Purine metabolism and apaH mutant phenotypes. (A) Supplementation of biofilm formation assay mixtures with exogenous adenine, adenosine, and guanosine to a final concentration of 1 mM. Biofilm assay mixtures were incubated for 8 h before visualization by crystal violet staining. The levels of biofilm formation are shown. The error bars indicate standard errors (n = 10). (B) Effect of addition of adenine on Pho regulon activation. The wild type and the apaH mutant expressing the phoX luciferase promoter fusion were monitored for Pho activation during growth in low-P_i (K10Tπ) medium. The error bars indicate standard errors (n = 3). RLU, relative light units; Wt, wild type.

FIG. 9.

Summary of the current model for the role of ApaH in biofilm formation by P. fluorescens. Loss of the ApaH function and subsequent accumulation of Ap4A promote biofilm formation by two mechanisms. (i) Accumulation of Ap4A prevents efficient recycling of ADP, which in turn promotes de novo purine biosynthesis. This leads to increased levels of GTP and subsequent increases in the levels of c-di-GMP through the action of diguanylate cyclases. Higher levels of c-di-GMP result in increased biofilm formation by promoting localization of the adhesin LapA to the cell surface via LapD. Ap4A also promotes expression of LapA and its transporter, LapEBC, which in conjunction with increases in the level of c-di-GMP, contribute to increased biofilm formation. (ii) In low-P_i environments biofilm formation is inhibited through expression of RapA, a c-di-GMP phosphodiesterase that is a member of the Pho regulon.

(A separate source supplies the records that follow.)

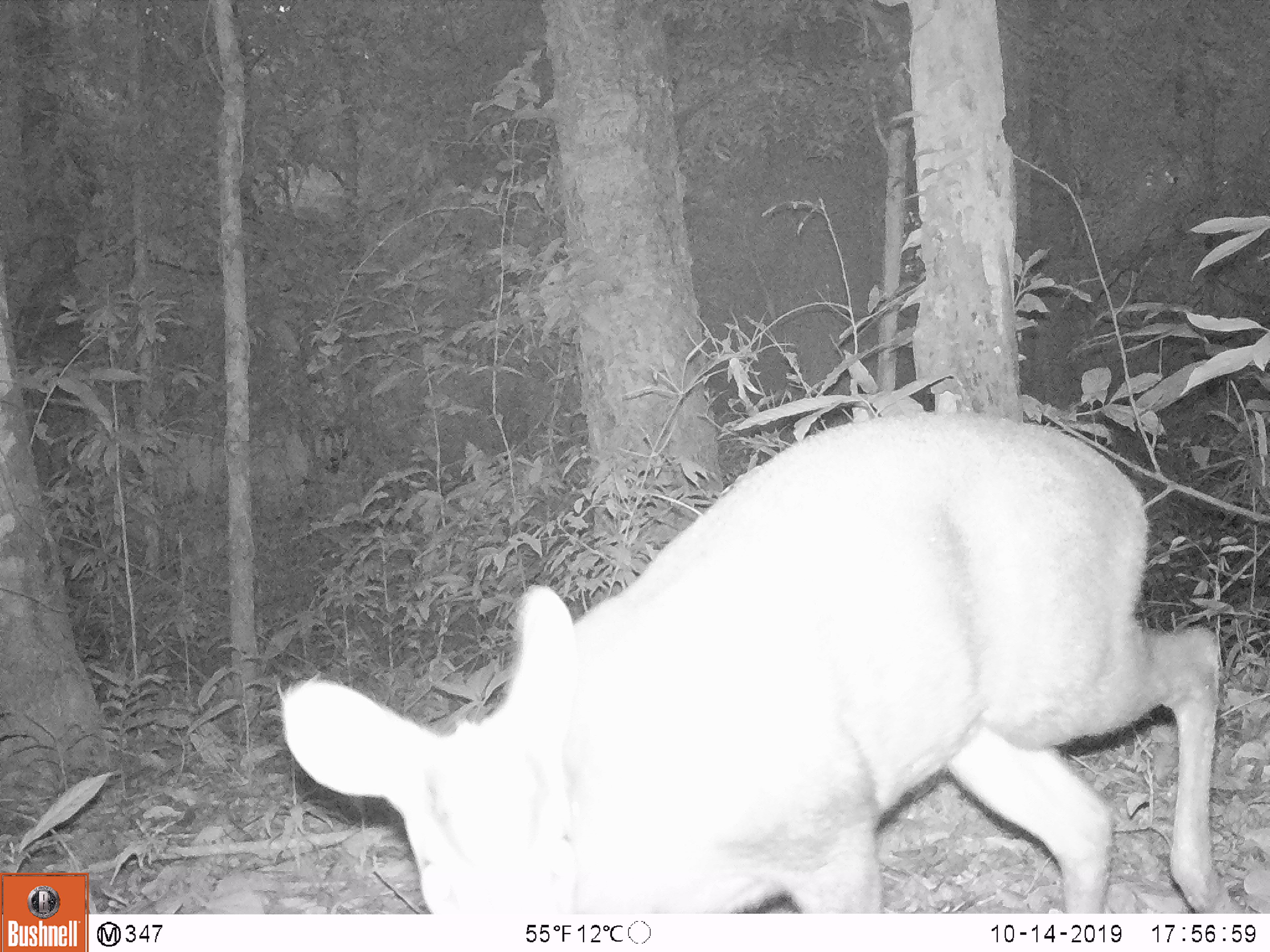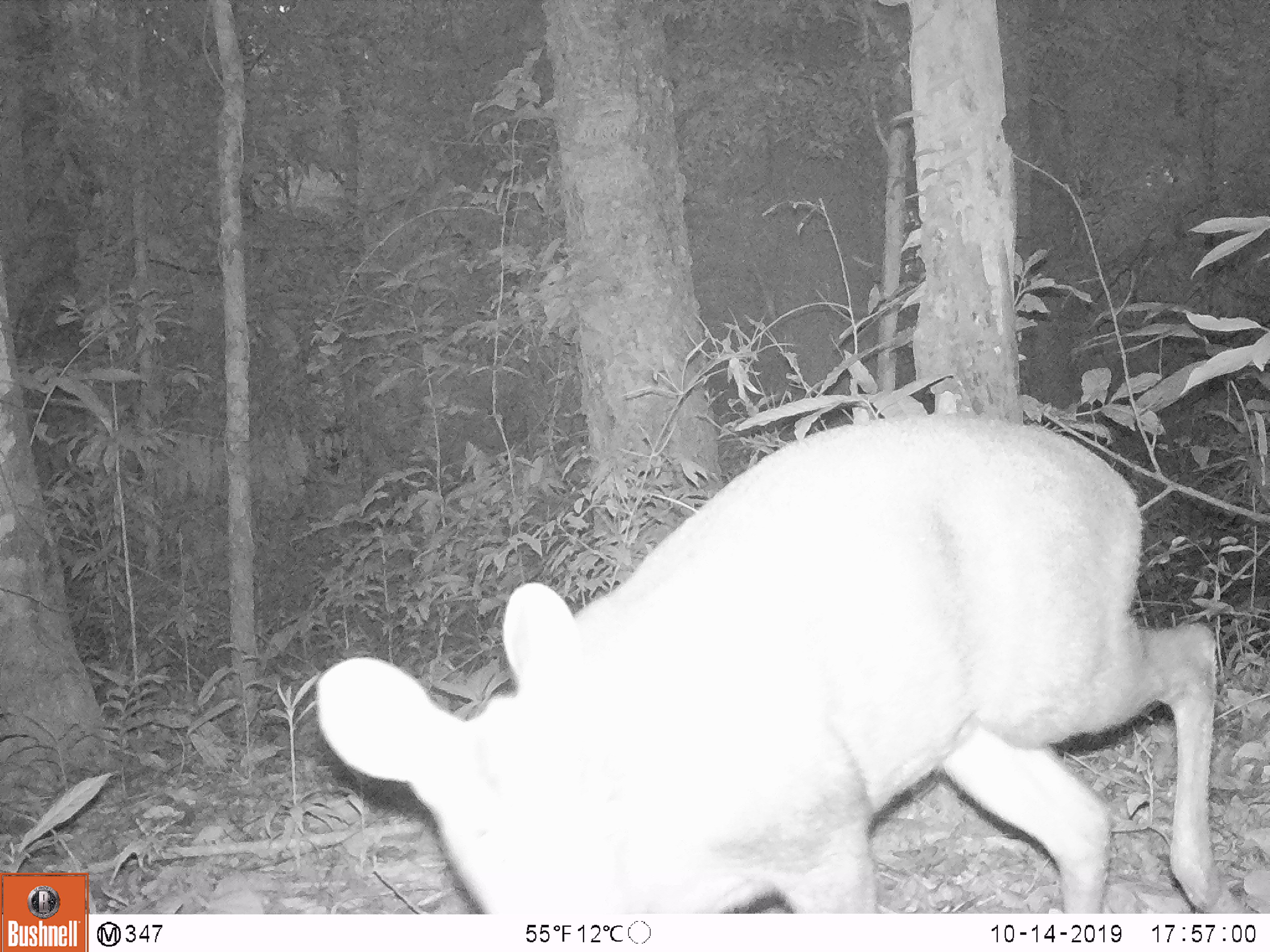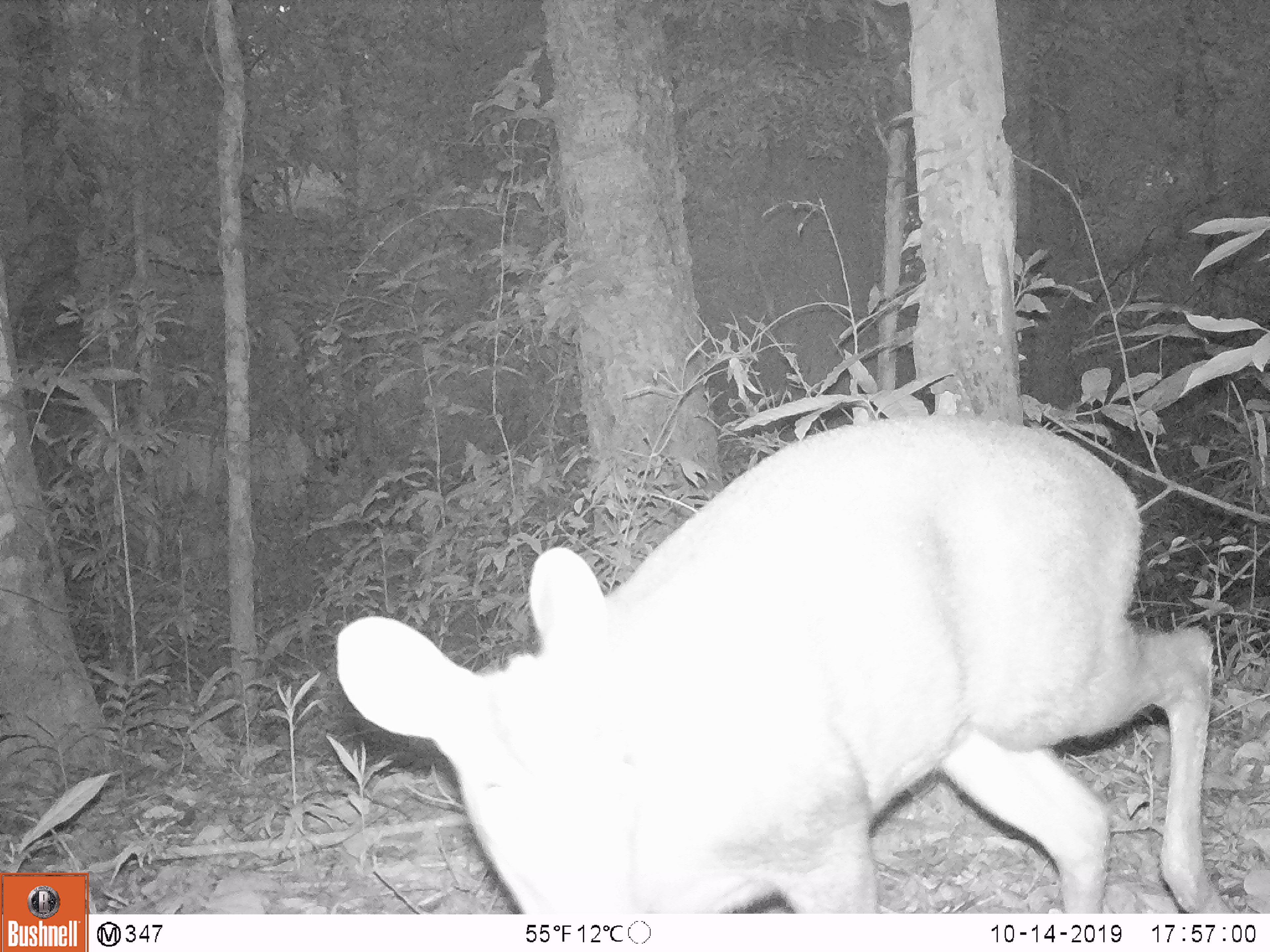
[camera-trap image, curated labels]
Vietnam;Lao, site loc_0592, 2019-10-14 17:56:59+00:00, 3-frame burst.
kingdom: Animalia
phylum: Chordata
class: Mammalia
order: Artiodactyla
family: Cervidae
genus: Muntiacus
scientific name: Muntiacus rooseveltorum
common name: roosevelt's muntjac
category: roosevelts muntjac group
Roosevelts muntjac group (roosevelt's muntjac) (Muntiacus rooseveltorum). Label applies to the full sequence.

High levels of Ap4A inhibit activation of the Pho regulon and suppress the loss of biofilm formation. Ellipses indicate a protein, bold type indicates a biological process, and normal type indicates a small molecule. Solid arrows indicate that there is experimental evidence for direct interactions, whereas dashed lines indicate interactions that may be either direct or indirect.